The Silence of the Libs in Bostock

July 14, 2020

I, together with colleagues, have already commented several times on the outrageous opinion authored by Supreme Court Justice Neil Gorsuch in the case of Bostock v. Clayton County. (See an initial response co-authored by Mary Beth Waddell, another here, and separate pieces analyzing the problems with the decision regarding sexual orientation and gender identity.)

Gorsuch, together with Chief Justice John Roberts and the Court’s four most liberal justices (Ginsburg, Breyer, Sotomayor, and Kagan), ruled that the prohibition on discrimination “because of . . . sex” found in the Civil Rights Act of 1964 extends also to discrimination based on “sexual orientation” and “gender identity.” The decision leapfrogged the democratic process by granting to homosexual and transgender persons special protections not granted by a majority of states nor by Congress, despite proposals to do so going back decades.

The three dissenting justices produced two dissenting opinions. Justice Samuel Alito wrote one with which Justice Clarence Thomas joined, while Justice Brett Kavanaugh wrote separately. They did a thorough job of dismantling Justice Gorsuch’s astonishing claim that he was merely interpreting the plain language of the 1964 statute in granting this sweeping victory to the LGBT movement. Between them, the 82 pages of dissent were two and a half times as long as the 33-page Gorsuch opinion.

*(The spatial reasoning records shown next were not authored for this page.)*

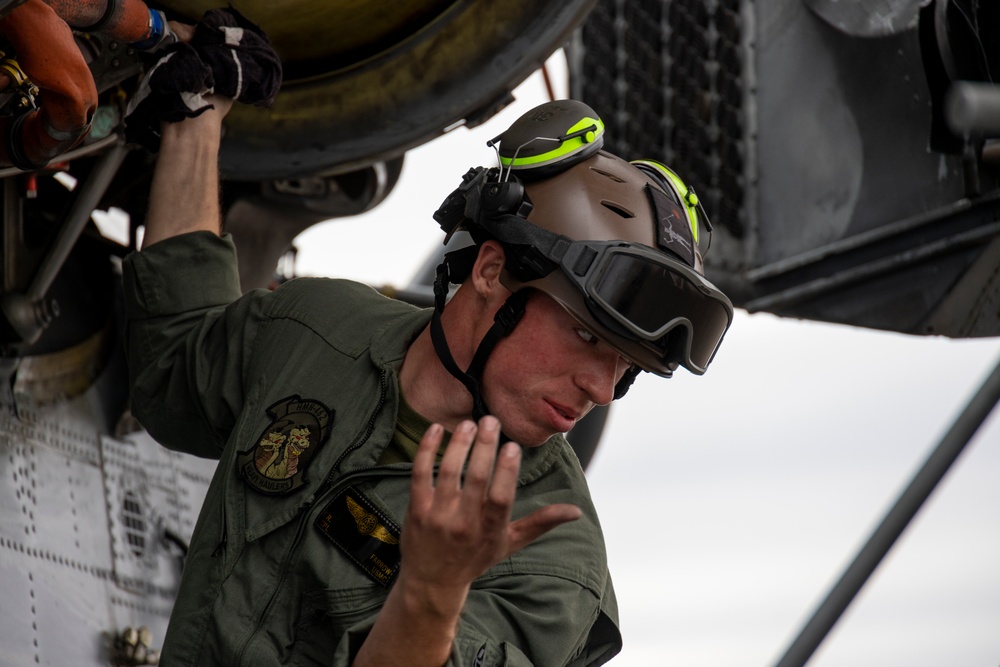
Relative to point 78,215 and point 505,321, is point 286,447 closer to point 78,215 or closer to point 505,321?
point 505,321

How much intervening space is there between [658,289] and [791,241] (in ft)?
7.96

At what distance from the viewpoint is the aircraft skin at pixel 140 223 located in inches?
131

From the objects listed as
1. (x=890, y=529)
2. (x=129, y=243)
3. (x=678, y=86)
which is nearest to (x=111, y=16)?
(x=129, y=243)

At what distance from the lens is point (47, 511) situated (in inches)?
137

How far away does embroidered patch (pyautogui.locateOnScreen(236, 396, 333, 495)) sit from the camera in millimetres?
2629

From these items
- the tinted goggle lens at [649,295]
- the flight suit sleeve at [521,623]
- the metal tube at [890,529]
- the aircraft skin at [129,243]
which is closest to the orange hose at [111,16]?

But what I found in some ways even more interesting was what the four liberals who concurred with Gorsuch said.

Nothing.

Not one of the Court’s four most liberal justices wrote a single word in concurrence. None saw fit to wax eloquent about what the decision would mean for Americans who identify as LGBT—ironically, only the two dissenters did that. Justice Alito wrote:

The updating desire to which the Court succumbs no doubt arises from humane and generous impulses. Today, many Americans know individuals who are gay, lesbian, or transgender and want them to be treated with the dignity, consideration, and fairness that everyone deserves.

Justice Kavanaugh went even further, implying that if he were a legislator, he would have voted for a bill to do what the Bostock decision did:

[I]t is appropriate to acknowledge the important victory achieved today by gay and lesbian Americans. Millions of gay and lesbian Americans have worked hard for many decades to achieve equal treatment in fact and in law. They have exhibited extraordinary vision, tenacity, and grit—battling often steep odds in the legislative and judicial arenas, not to mention in their daily lives. They have advanced powerful policy arguments and can take pride in today’s result.

Yet the four liberal justices, Ginsburg, Breyer, Sotomayor, and Kagan, wrote not a single word.

In my opinion, there is a profound cynicism in that. The silence of the liberals confirms, more eloquently than anything they could say, the chief criticism of their philosophy. To them, only the result matters, not the reasoning.

The exact same thing happened five years ago in the Supreme Court’s last “landmark” decision on LGBT rights—Obergefell v. Hodges, in which the Court declared unconstitutional state laws defining marriage as the union of one man and one woman. In that 5-4 decision, the Court’s “swing vote,” Anthony Kennedy, wrote a nebulous opinion declaring, “The Constitution promises liberty to all . . . to define and express their identity.” All four of the dissenting justices wrote separate opinions detailing their objections; but not one of the liberals wrote a concurring opinion.

A few days later, a writer in the liberal New Republic hit upon why, pointing out that Kennedy’s “opinion in Obergefell is, logically speaking, kind of a disaster.” The writer, Brian Beutler, believed that “his ultimate holding was the correct one. But the price of admission for Court’s four liberals was to join a muddled, unconvincing opinion.”

Beutler seemed to shrug and say there was no other choice:

But as long as Kennedy is the Court’s “swing” justice, he will frequently be the liberal justices’ best hope for good outcomes, and they will feel compelled to defer to him, even if he’s unable to marshal arguments that stand the test of time.

Justice Kennedy has now retired—but in Bostock, it was Justice Neil Gorsuch who did the liberals’ dirty work for them.

Justice Gorsuch’s Bostock opinion was of a completely different style from Kennedy’s in Obergefell. Gorsuch claimed to be strictly applying the principles of “textualism,” a judicial philosophy most closely associated with the late Justice Antonin Scalia. According to Gorsuch, his decision “follows ineluctably from the statutory text.”

Of course, Justice Samuel Alito demolished this claim in his dissent, writing:

The Court’s opinion is like a pirate ship. It sails under a textualist flag, but what it actually represents is a theory of statutory interpretation that Justice Scalia excoriated––the theory that courts should “update” old statutes so that they better reflect the current values of society.

In any case, the Supreme Court’s four most liberal justices are not “textualists.” A writer for Slate, Richard L. Hasen, expressed the liberal contempt for “textualism” and its sibling “originalism” in 2018, decrying the “bankruptcy” of “a kind of formalism which resuscitates the moribund idea that judges do not make law in part through value judgments, but instead find law through neutral principles.” (The Constitution, I guess, is “moribund”—either dying or obsolescent.)

However, Hasen noted, “liberal lawyers trying to get progressive results at the Supreme Court have already begun trying to pick off conservative justices through a calculated embrace of the theories.” In fact, he calls this “the model for what liberal lawyers are going to need to do,” noting that “because at least some of the [conservative] justices actually believe they are applying neutral principles . . . , they can be persuaded to vote against conservative positions . . .”

This approach seems to have worked in the Bostock case, “picking off” both Justice Gorsuch and Chief Justice John Roberts.

The complicity of the four liberal justices in this cynical strategy is demonstrated by their silence.